A controversial plan to update a 24-year-old telecommunications treaty to bring the internet under the overall control of the United Nations is in chaos after the US, UK and Canada refused to sign up to a treaty.

UK and US refuse to sign as UN web treaty is passed

The treaty brings the web under control of the International Telecommunications Union, a UN backed body, but has been criticised for giving too much control to officials in countries who could use the treaty to justify censorship and snooping.

According to a report from Bloomberg, the treaty was approved by the majority of members of the ITU, but delegations for the UK, US and Canada walked out, with several other European countries also holding off signing the treaty.

We prefer no resolution on the internet at all, and I’m extremely concerned that the language just adopted opens the possibility of internet and content issues

The talks over the last two weeks have been marred by differences between countries against web regulation and a core of countries pushing for more controls to be in place, including standards that could be used for monitoring web traffic.

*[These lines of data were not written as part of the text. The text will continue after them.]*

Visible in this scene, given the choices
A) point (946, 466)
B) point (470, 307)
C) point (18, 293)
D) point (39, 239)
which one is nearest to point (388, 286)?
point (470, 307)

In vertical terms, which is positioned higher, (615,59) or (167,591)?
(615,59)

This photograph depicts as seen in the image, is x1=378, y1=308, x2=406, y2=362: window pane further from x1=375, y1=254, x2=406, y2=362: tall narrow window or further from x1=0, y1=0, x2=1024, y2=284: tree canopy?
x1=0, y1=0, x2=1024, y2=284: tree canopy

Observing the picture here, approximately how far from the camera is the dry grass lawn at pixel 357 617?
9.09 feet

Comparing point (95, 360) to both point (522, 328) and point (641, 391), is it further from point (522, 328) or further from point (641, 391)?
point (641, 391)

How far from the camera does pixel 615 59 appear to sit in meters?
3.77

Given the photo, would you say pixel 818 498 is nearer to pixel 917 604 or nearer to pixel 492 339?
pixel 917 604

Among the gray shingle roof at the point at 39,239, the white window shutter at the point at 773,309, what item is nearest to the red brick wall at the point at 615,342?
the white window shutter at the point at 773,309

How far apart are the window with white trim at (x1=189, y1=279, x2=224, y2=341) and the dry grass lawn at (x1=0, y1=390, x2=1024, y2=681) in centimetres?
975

“It’s with a heavy heart and a sense of missed opportunity that the US must communicate that it’s not able to sign the agreement in its current form,” the US delegation said in a statement after the final changes were adopted. “We candidly cannot support an ITU treaty that is inconsistent with the multi-stakeholder model.”

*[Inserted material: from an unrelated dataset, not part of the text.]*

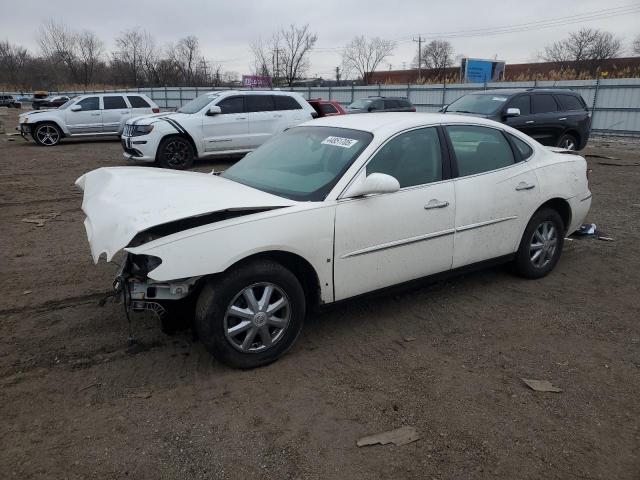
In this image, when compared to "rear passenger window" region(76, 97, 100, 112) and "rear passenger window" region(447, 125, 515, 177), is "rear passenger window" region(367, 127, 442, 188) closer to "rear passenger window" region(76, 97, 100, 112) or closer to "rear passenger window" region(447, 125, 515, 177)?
"rear passenger window" region(447, 125, 515, 177)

Any country that doesn’t agree to the new treaty will continue to be bound by the 1988 version, which doesn’t address internet regulation.

Although the treaty will be signed by several countries, it has been watered down, and could cause problems during negotiations in the future.

“It will bring some legal concerns between countries that have and haven’t signed the treaty,” one South American delegate told the Reuters news agency.

Among the items under discussion were changes that would give governments the right to access international communications networks, a motion that was passed by a vote of 77 to 33, and came under criticism from US and UK delegates, according to Bloomberg.

The US in particular resented the involvement of national officials in a system that has previously been run by multiple stakeholders, many of which are US based.

“A majority of the ITU member states, including many countries that purportedly support internet freedom, chose to discard long-standing international consensus to keep the internet insulated from inter-governmental regulation,” Robert McDowell, commissioner at the US Federal Communications Commission, said.

“By agreeing to broaden the scope of the ITU’s rules to include the internet, encompassing its operations and content, these nations have radically undermined the highly successful, private sector, non- governmental, multi-stakeholder model of internet governance.”

UK reaction

The UK delegation said it was not prepared to sign up to the deal because it came at too heavy a price.

“My delegation came to work for revised international telecommunication regulations, but not at any cost,” said UK delegation head Simon Towle.

“We prefer no resolution on the internet at all, and I’m extremely concerned that the language just adopted opens the possibility of internet and content issues.”

It’s unclear how the treaty will affect the web in real terms, but as UK delegate Dominique Lazanski told PC Pro, it creates a divide in the way the web will be regulated.

“If a number of countries don’t sign it will cause a schism,” she said before the conference. “If people can’t agree on an effective treaty there will be no common ground going forward.”